# Instructions to follow
Identify each line in the entries below that contains the string "moss", treating uppercase and lowercase letters as distinct, and reproduce every such line in full.

# Stored data entries
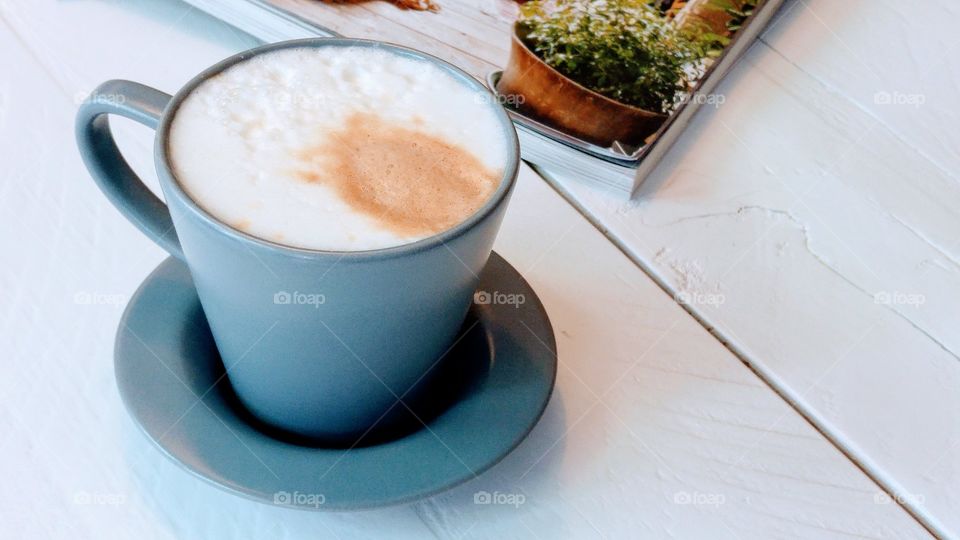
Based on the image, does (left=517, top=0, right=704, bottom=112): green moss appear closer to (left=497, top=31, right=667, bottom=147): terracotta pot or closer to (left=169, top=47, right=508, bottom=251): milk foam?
(left=497, top=31, right=667, bottom=147): terracotta pot

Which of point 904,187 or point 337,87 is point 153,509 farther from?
point 904,187

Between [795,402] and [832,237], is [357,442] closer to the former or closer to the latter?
[795,402]

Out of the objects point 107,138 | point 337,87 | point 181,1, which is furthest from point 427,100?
point 181,1

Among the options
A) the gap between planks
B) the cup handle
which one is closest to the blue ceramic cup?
the cup handle

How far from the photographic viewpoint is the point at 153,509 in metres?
0.42

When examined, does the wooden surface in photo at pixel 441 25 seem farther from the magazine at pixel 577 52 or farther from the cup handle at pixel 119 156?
the cup handle at pixel 119 156

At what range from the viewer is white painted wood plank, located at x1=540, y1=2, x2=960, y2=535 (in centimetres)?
53

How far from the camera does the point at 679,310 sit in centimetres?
56

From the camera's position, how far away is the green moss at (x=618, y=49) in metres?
0.62

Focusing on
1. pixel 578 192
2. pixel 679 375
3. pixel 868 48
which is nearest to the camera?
pixel 679 375

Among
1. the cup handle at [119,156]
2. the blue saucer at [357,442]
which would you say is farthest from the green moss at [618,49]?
the cup handle at [119,156]

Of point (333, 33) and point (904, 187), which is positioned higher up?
point (904, 187)

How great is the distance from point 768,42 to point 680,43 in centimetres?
13

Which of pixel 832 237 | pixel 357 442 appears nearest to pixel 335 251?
pixel 357 442
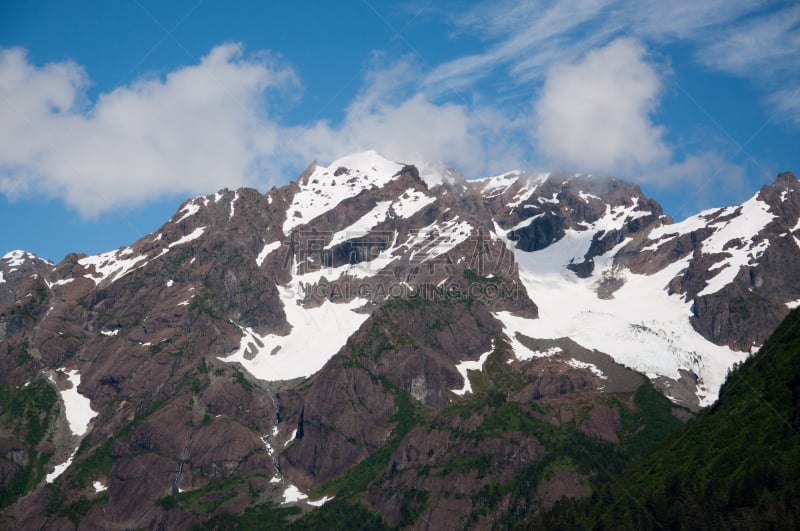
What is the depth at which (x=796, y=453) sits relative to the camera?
198375 mm

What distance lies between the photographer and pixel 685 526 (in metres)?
198

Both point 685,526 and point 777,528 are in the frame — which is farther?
point 685,526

# Answer to the exercise
Based on the image, does (left=517, top=0, right=704, bottom=112): green moss appear closer to (left=497, top=31, right=667, bottom=147): terracotta pot or closer to (left=169, top=47, right=508, bottom=251): milk foam?
From the camera's position, how far away is the green moss at (x=618, y=49) in metres?
which would you say is farthest from the green moss at [618,49]?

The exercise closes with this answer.